WRITTEN EXERCISE: Rewrite the rows starting at the line that contains "(604,133) and (47,357)" and ending at the line that contains "174 centimetres", reproducing each row in full. Increase every number in the answers (the coordinates and the distance) by 137.

Lines of data:
++++++++

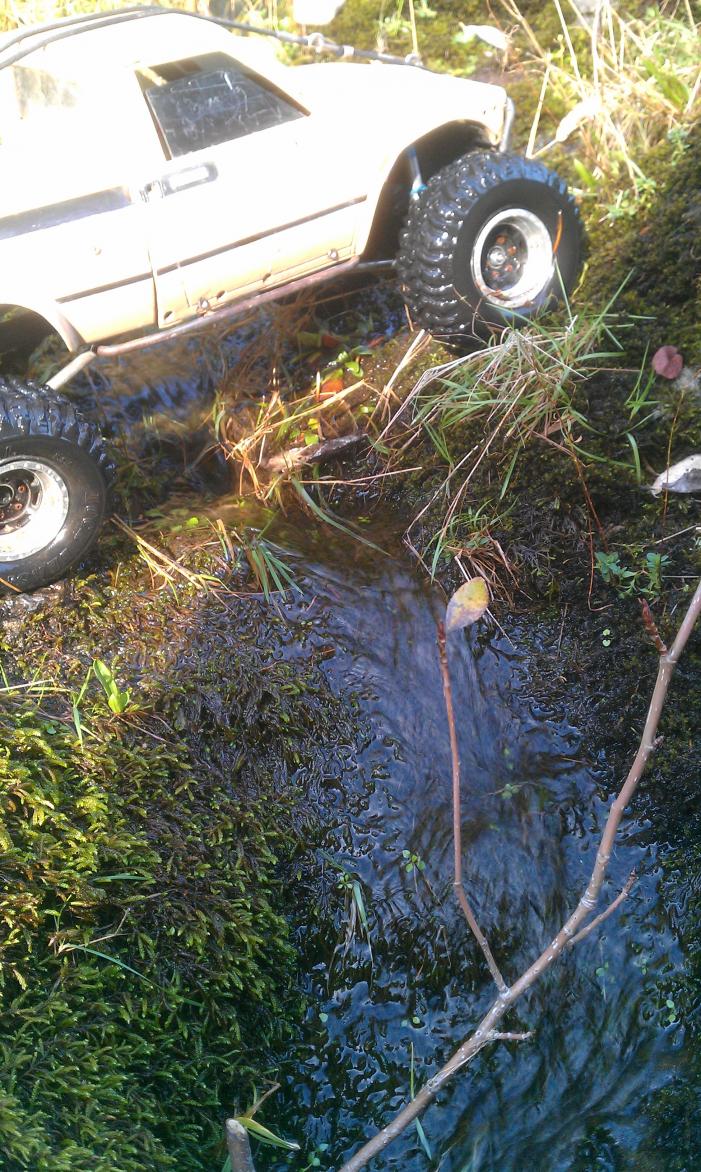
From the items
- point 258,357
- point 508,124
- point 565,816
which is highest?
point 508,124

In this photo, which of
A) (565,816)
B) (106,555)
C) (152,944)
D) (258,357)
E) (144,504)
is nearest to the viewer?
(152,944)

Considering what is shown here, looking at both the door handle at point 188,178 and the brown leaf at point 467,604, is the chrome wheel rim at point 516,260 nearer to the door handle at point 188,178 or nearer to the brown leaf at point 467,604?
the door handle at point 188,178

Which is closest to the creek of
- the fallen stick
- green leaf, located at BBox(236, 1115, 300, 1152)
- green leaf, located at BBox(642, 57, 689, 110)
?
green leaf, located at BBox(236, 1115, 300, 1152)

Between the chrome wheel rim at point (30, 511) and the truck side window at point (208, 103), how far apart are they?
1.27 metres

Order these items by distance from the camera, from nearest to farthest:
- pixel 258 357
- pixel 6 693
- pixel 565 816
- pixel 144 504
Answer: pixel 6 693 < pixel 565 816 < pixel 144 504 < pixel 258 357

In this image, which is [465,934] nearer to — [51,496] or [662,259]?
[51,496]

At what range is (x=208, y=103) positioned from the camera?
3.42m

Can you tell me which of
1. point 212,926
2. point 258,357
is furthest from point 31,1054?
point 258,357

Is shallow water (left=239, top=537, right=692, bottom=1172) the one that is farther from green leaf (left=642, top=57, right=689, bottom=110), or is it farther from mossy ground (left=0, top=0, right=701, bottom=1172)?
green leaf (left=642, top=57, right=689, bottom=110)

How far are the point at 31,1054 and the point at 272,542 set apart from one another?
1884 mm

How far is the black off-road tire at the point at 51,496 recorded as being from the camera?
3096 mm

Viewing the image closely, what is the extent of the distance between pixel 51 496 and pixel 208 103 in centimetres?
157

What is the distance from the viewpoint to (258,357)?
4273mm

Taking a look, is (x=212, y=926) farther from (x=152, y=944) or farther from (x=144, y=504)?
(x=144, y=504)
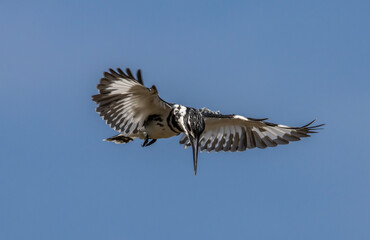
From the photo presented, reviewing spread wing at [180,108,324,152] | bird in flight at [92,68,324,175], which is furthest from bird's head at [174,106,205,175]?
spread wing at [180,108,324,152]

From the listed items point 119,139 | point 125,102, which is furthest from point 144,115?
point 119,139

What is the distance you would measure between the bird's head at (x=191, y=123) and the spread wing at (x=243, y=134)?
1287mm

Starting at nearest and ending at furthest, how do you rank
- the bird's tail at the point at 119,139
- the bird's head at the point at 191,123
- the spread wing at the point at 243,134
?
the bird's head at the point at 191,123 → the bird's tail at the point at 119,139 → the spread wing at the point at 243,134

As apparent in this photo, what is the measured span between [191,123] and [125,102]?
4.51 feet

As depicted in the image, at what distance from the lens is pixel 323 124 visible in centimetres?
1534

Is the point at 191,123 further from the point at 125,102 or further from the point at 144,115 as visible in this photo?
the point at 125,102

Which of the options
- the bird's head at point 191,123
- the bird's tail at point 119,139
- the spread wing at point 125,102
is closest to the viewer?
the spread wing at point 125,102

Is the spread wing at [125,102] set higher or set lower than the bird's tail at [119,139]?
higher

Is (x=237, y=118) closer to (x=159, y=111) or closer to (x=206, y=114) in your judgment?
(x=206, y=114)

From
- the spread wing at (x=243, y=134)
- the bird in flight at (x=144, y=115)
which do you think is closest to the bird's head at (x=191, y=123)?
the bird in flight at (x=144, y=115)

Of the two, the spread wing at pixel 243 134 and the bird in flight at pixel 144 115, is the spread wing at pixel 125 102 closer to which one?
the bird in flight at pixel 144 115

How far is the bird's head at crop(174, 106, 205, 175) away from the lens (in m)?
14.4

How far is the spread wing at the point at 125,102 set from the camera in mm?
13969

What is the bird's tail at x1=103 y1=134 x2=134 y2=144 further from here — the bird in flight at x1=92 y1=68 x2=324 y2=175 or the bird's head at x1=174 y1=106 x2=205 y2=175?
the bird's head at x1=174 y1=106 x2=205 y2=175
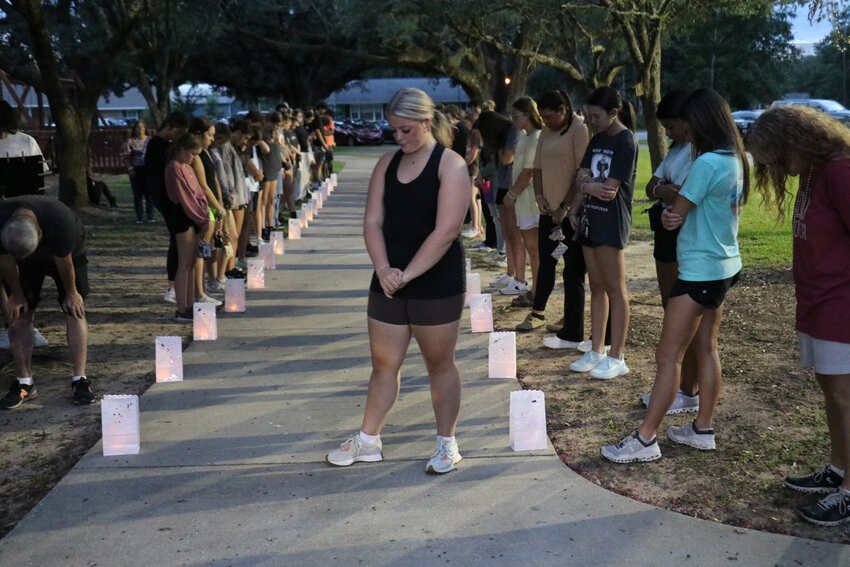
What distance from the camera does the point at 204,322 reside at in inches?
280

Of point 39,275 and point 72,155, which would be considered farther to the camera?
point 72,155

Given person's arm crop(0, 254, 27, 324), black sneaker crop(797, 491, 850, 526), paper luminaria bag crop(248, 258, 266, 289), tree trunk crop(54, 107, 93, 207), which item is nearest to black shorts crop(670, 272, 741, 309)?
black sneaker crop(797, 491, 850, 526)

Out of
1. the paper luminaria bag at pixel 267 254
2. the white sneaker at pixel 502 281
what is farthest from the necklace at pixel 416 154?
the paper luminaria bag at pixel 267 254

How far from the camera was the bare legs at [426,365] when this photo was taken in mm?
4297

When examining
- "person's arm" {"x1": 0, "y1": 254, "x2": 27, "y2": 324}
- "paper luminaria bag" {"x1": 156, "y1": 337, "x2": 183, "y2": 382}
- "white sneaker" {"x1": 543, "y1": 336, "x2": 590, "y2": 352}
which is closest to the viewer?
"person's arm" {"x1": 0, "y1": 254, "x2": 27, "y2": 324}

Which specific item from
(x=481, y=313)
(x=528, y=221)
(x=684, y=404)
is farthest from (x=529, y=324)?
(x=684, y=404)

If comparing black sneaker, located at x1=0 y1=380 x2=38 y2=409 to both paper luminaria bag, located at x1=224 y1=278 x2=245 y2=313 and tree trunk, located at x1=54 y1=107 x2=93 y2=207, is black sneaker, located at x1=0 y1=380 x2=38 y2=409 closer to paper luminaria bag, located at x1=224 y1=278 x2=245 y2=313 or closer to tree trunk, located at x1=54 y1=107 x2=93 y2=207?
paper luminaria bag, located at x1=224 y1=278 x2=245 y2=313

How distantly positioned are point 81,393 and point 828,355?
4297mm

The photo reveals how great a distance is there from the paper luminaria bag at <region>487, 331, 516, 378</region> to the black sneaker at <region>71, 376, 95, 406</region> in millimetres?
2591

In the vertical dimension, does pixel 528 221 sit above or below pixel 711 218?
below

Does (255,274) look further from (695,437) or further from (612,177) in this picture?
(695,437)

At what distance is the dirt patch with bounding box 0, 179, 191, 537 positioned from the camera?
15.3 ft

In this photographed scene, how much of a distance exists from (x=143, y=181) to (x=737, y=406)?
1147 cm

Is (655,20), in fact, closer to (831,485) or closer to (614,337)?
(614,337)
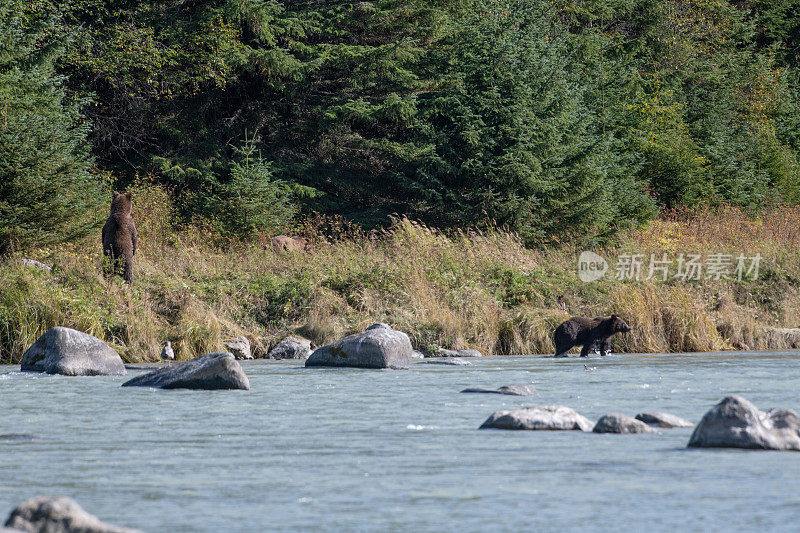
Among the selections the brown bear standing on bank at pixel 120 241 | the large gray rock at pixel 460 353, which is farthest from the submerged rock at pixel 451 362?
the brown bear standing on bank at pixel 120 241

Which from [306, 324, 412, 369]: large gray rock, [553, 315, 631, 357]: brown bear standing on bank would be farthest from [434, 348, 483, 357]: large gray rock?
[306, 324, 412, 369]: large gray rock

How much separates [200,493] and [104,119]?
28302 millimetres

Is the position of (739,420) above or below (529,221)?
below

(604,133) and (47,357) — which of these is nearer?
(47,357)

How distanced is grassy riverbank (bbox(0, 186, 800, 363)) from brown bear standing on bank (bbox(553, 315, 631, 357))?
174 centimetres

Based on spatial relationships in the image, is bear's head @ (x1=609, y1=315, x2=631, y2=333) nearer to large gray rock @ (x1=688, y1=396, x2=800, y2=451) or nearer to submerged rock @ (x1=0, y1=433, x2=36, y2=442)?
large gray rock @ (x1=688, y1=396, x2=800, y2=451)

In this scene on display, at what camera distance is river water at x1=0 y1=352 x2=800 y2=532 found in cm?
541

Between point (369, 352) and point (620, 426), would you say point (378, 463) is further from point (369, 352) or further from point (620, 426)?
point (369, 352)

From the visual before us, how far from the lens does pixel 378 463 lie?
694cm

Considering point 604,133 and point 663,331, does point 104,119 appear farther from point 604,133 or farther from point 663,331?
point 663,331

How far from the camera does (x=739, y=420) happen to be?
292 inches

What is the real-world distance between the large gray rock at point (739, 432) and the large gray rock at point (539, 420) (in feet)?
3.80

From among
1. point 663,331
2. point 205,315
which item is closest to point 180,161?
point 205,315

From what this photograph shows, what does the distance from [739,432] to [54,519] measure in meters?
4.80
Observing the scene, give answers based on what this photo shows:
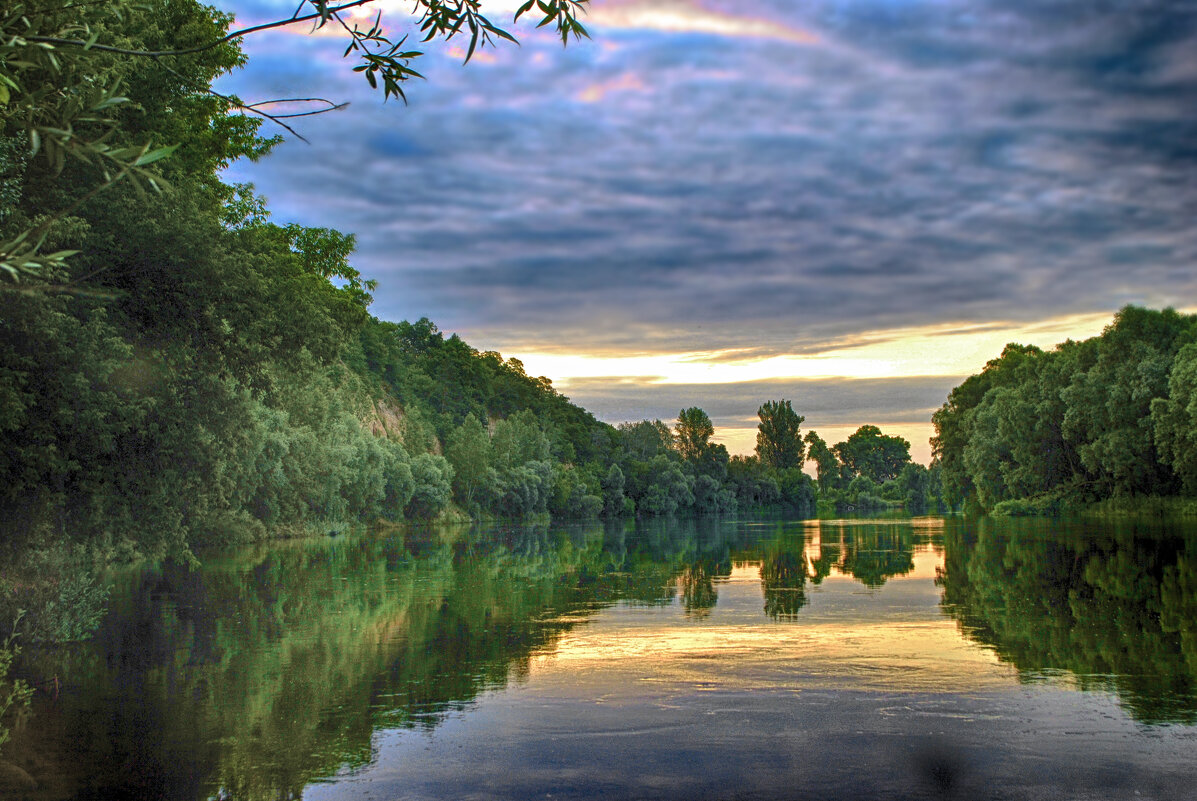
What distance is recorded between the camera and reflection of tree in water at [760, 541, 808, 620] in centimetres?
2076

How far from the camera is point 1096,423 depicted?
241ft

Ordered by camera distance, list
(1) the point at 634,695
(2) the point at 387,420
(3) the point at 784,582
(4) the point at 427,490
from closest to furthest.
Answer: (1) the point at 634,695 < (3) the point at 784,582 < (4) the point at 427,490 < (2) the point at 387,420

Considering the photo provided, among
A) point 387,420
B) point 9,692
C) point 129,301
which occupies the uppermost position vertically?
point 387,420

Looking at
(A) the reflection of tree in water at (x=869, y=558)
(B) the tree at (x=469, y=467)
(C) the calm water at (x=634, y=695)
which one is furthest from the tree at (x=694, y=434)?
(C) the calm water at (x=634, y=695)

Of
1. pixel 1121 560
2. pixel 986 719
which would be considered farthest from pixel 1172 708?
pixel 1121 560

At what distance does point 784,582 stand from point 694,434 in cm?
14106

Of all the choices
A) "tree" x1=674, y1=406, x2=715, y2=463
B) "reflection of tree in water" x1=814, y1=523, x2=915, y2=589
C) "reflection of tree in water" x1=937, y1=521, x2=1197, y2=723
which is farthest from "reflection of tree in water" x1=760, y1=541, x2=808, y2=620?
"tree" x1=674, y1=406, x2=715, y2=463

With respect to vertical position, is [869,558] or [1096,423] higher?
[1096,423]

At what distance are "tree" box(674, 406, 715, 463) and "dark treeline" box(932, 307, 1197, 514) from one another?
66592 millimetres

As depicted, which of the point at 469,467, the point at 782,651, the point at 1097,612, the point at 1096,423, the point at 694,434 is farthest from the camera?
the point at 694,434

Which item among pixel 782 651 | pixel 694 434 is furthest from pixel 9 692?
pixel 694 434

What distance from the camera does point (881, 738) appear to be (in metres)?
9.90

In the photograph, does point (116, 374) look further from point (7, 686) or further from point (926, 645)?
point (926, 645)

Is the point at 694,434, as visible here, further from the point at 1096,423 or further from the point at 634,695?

++++++++

ANSWER BELOW:
(604,133) and (47,357) — which of these is nearer?
(184,494)

How distanced is grassy riverbank (bbox(0, 186, 800, 363)) from brown bear standing on bank (bbox(553, 315, 631, 357))?
311 centimetres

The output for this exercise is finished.